Modifié le dimanche 26 août 2007 09:16

Je crache dans ma tête les vapeurs d'ammoniac.

Je crache dans ma tête les vapeurs d'ammoniac.
Streams of whiskey.



De port en port, de quai en quai j'ai rencontré de drôles de gnomes des intellos qui confondaient psychopompes, Métempsycose Et Sportswear C.G. Jung avec C. Jérôme, ouais.
Je vois s'évanouir le futur, a r'garder passer les linceuls dans la rue aux spectres visqueux j'sais plus si c'est moi qui suis seule ou les autres qui sont trop nombreux ?
J'veux qu'on me réanime au Synthol. oK l'art est une escroquerie.
Quand tes visions nocturnes t'empêchent de rêver et couvrent ton sommeil d'un voile inachevé je n'ai plus de mots assez durs pour te dire que je t'aime... encore.
Il y a des choses que je ne dis à personne, alors elles ne font de mal à personne.

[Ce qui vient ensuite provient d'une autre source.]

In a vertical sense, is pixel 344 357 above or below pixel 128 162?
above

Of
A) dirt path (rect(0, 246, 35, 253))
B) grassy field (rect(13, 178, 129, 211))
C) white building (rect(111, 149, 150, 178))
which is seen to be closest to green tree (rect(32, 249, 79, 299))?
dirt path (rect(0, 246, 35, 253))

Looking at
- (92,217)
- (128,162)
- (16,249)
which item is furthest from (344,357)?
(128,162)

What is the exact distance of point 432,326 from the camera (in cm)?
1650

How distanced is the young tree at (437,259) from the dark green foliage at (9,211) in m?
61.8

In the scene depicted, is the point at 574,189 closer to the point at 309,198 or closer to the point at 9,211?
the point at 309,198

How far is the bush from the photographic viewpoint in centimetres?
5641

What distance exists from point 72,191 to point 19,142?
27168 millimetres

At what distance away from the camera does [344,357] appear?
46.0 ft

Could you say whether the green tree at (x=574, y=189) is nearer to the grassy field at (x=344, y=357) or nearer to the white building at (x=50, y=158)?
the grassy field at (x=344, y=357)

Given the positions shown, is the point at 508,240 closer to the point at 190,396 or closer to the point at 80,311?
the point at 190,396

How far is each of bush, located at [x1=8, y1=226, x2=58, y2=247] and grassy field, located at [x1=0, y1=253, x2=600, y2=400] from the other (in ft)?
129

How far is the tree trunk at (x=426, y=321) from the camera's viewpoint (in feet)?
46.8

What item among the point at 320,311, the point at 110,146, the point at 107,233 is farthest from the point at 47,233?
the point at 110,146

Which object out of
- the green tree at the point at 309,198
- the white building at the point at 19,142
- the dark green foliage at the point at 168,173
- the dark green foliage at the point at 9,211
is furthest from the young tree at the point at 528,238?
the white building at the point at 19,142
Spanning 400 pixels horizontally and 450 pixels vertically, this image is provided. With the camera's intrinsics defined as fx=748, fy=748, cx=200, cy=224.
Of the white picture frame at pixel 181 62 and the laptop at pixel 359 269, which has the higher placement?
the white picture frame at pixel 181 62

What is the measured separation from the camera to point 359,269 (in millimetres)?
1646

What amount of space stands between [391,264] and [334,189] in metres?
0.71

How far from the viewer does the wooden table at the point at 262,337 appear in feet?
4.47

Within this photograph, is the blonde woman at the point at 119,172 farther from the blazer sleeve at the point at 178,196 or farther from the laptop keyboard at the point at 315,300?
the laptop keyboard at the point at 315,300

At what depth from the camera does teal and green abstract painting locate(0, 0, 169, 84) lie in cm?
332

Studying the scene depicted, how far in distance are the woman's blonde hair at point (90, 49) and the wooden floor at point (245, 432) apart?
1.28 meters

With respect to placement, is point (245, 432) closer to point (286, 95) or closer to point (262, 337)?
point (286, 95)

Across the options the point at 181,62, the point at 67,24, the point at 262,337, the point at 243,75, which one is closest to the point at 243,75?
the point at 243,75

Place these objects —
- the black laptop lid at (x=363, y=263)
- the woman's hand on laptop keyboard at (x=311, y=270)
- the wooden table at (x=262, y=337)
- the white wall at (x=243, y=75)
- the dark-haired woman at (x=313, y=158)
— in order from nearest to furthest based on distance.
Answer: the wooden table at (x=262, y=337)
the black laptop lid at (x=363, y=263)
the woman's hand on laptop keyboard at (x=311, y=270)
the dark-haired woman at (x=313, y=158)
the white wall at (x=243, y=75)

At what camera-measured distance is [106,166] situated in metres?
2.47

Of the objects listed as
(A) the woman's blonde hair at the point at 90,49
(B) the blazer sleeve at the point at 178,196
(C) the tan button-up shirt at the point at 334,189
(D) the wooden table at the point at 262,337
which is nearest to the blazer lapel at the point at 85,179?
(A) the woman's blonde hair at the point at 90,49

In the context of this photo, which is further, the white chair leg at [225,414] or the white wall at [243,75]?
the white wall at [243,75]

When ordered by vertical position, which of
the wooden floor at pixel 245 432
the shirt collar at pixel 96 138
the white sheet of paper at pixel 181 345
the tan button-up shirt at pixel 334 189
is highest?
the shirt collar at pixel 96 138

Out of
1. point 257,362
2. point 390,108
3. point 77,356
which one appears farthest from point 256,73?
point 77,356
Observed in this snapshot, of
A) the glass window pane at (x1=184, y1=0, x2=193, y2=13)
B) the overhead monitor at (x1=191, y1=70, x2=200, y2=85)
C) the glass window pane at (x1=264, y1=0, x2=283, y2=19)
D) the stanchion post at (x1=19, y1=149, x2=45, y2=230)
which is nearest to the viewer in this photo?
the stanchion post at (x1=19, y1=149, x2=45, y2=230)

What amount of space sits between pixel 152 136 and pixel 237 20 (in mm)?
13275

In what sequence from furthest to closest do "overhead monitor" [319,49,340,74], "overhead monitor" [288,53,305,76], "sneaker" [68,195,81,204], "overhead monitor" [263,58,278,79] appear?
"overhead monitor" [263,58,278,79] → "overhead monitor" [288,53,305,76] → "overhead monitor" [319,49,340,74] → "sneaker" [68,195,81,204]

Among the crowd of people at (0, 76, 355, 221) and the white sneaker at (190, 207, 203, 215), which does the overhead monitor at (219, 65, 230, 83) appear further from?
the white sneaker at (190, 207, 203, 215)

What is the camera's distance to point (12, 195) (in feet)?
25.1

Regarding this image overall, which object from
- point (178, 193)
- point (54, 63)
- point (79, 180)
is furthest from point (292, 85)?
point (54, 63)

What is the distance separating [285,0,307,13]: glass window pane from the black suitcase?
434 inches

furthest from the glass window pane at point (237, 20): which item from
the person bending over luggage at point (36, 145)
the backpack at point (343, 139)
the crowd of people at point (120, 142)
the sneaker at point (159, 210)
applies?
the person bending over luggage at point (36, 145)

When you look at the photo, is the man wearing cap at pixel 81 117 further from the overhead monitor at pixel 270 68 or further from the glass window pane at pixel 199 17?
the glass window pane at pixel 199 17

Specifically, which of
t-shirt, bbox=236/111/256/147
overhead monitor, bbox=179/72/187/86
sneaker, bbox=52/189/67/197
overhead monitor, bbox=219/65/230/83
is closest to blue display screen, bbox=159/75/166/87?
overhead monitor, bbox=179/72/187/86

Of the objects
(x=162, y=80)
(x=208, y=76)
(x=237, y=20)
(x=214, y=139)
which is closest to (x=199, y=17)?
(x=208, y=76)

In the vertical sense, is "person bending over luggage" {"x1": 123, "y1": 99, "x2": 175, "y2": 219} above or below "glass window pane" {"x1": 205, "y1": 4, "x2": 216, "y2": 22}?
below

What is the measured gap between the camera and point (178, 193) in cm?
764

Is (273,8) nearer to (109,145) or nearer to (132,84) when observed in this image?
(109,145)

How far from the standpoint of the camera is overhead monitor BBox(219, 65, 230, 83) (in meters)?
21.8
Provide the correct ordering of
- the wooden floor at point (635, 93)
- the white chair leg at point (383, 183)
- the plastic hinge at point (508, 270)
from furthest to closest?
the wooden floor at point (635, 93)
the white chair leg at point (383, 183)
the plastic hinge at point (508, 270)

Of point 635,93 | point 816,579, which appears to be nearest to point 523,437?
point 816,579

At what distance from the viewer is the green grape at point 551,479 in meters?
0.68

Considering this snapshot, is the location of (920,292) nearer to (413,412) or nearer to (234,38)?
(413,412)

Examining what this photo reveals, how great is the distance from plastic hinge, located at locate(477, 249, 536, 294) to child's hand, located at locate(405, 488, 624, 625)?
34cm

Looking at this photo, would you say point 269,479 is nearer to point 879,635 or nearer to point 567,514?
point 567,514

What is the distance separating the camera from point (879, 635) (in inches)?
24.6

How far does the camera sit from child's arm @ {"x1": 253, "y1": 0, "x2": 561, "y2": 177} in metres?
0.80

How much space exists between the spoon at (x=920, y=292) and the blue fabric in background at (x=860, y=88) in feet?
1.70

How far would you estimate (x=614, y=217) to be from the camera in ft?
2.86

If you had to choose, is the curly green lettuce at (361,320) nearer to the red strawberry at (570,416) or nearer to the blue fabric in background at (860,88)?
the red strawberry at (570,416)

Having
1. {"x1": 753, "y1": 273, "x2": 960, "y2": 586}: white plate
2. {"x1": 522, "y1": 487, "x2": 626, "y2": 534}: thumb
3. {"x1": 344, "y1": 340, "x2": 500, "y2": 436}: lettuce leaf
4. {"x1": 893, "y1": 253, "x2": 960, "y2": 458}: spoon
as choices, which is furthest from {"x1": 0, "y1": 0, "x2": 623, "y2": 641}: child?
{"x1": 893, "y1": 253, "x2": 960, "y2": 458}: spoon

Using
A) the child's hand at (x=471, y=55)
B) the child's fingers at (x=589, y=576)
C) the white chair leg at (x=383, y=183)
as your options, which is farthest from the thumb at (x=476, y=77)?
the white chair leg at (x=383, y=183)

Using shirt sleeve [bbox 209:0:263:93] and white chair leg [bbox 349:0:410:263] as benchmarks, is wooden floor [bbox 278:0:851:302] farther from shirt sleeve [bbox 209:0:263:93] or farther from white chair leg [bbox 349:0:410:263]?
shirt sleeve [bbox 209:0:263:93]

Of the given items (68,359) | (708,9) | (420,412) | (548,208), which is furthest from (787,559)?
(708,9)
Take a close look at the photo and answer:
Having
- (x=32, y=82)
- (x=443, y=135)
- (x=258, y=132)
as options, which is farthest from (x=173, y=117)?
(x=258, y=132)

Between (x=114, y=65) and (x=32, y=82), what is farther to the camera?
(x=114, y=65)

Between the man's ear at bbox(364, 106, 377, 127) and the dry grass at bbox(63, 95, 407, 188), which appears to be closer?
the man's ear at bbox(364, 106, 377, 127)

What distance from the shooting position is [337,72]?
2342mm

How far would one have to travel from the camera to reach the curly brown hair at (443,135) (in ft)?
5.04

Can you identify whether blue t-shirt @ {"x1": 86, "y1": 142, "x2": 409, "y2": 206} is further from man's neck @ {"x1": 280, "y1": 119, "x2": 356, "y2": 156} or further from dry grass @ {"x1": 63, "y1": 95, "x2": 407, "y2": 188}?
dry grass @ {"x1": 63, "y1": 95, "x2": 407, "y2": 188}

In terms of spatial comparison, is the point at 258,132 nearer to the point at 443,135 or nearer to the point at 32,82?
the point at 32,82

Mais le malheur c'est que moi ces choses je les sais. Il y a des choses qui me rongent la nuit par exemple, des choses comme, comment dire des choses qui me rongent ...la nuit.
Il y a des choses qui me sont tout à fait mais alors tout à fait insupportables, même si je n'en dis rien. Alors parfois ça vous étouffe. Qu'étais-je à dire ? Ah oui, qu'il fait beau et qu'il allait peut-être pleuvoir.
Ne me regardez pas dedans, je peux bien dire qu'il fait beau même si il pleut sur mon visage, les mots en moi crèvent si fort, que si fortement ils me meurtrissent.
Le malheur en fait c'est savoir de quoi je ne parle pas à la fois et de quoi cependant je parle.
C'est en nous qu'il faut nous faire taire.